-- Start Excerpted text --

# My first build



## Buan Stanley (20/8/15)

Please send tips and critique and feel free to laugh





Take me to the clouds

Reactions: Like 2 | Winner 3


----------



## Marzuq (20/8/15)

Buan Stanley said:


> Please send tips and critique and feel free to laugh
> View attachment 34235
> View attachment 34236
> 
> ...



That's a good first build. Share you impressions of your first experience with building a coil and what the vape is like. Advice can be offered once we know what you are looking for in the vape

Reactions: Like 1


----------



## Buan Stanley (20/8/15)

I had a bit of difficulty in screwing the coil to the posts but I think it's normal the wicking was the toughest part I think. Resistance shows 1.19 which is a bit too high I feel. It vapes well very um dense I think is the way I'd describe it the vape feels heavy on my chest but for a first build I'm happy 


Take me to the clouds

Reactions: Like 1 | Winner 1


----------



## Alex (20/8/15)

Very nice build, but the first thing to catch my eye was your ring, I was like.. "hmm thats an unusual coil" and then I scrolled further down.

Reactions: Funny 1


----------



## Buan Stanley (20/8/15)

Haha that would work as a coil


Take me to the clouds


----------



## Marzuq (20/8/15)

Buan Stanley said:


> I had a bit of difficulty in screwing the coil to the posts but I think it's normal the wicking was the toughest part I think. Resistance shows 1.19 which is a bit too high I feel. It vapes well very um dense I think is the way I'd describe it the vape feels heavy on my chest but for a first build I'm happy
> 
> 
> Take me to the clouds




Is that 6 wraps 28guage wire 2.4mm ID? 
With the wicking what will help is if your roll the cotton nice and tight and then once inside the coil you can unwind it to fit snug again. 

Those screw. Posts are a pain to tighten once the wire is in there. Be sure to wrap the wore around the coil in the direction you will be turning to tighten the screw. Make sure u keep the screw driver or whatever you used to wrap the wire around in the coil while you tighten the screws. Will help you keep the coil in the right position. 

I reckon 26g 2.4 ID 6-7 wraps will be a winner in that tank


----------



## BumbleBee (20/8/15)

-- End Excerpted text --
-- Start Recorded data --

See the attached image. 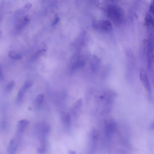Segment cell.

-- End Recorded data --

» To be done:
a) Answer these from the coil-building thread:
(i) What resistance reading did Buan Stanley report?
(ii) What was the first thing in the build that caught Alex's eye?
(iii) What wire gauge, inner diameter, and number of wraps did Marzuq suggest for that tank?
b) Turn the paragraph in the coil-building thread beginning "I had a bit of difficulty in screwing" into a short bulleted list that keeps its main points.
c) Carry the coil-building thread forward by writing the next post, starting after the last line shown.
The listing plays no part in what comes next.

» Responses in order:
a)
(i) 1.19
(ii) The ring
(iii) 26 gauge, 2.4 ID, 6–7 wraps

b)
- Screwing the coil to the posts was a bit difficult, which seemed normal.
- Wicking was the toughest part.
- Resistance shows 1.19, which feels a bit too high.
- It vapes well and feels dense, heavy on the chest.
- Happy with it for a first build.

c)
Very nice first coil @Buan Stanley  

My go to coil for the Subtank is a spaced 2.5mm 26 gauge Kanthal. Try 5 or 6 wraps. If you have 28g then twist two strands together and use that instead of 26g. You will be pleasantly surprised. Also, looking at your wick, it could use a bit of thinning out on the ends. But otherwise, great job

Reactions: Like 1 | Agree 1


----------



## Buan Stanley (20/8/15)

It's 26g 5 wraps .....how do I drop the ohms though more wraps less wraps?


Take me to the clouds


----------



## Buan Stanley (20/8/15)

Look at me go .... Two weeks ago I was wondering how to open my twisp now I'm all in there with kanthal home made coils and juice that's busy steeping 


Take me to the clouds

Reactions: Like 1


----------



## Alex (20/8/15)

Buan Stanley said:


> It's 26g 5 wraps .....how do I drop the ohms though more wraps less wraps?
> 
> 
> Take me to the clouds



Try this http://coiltoy.ermeso.com/

Reactions: Thanks 1


----------



## BumbleBee (20/8/15)

Buan Stanley said:


> It's 26g 5 wraps .....how do I drop the ohms though more wraps less wraps?
> 
> 
> Take me to the clouds


What is the inner diameter of the coil? I do 5 wraps of 26g over a 2.5mm drill bit and get around 0.5 ohms

Reactions: Agree 1


----------



## Buan Stanley (20/8/15)

Used 3 mm drill bit


Take me to the clouds


----------



## Buan Stanley (20/8/15)

Sorry and its 28g wire


Take me to the clouds

Reactions: Agree 1


----------



## Silver (20/8/15)

Great first coil @Buan Stanley !
Main thing is it worked
Will only get better from here
Try several coils and wicks till you find something you really like


----------



## Buan Stanley (20/8/15)

Gonna do another one now ... Gonna try only 4 wraps I know not wise 


Take me to the clouds


----------



## Marzuq (20/8/15)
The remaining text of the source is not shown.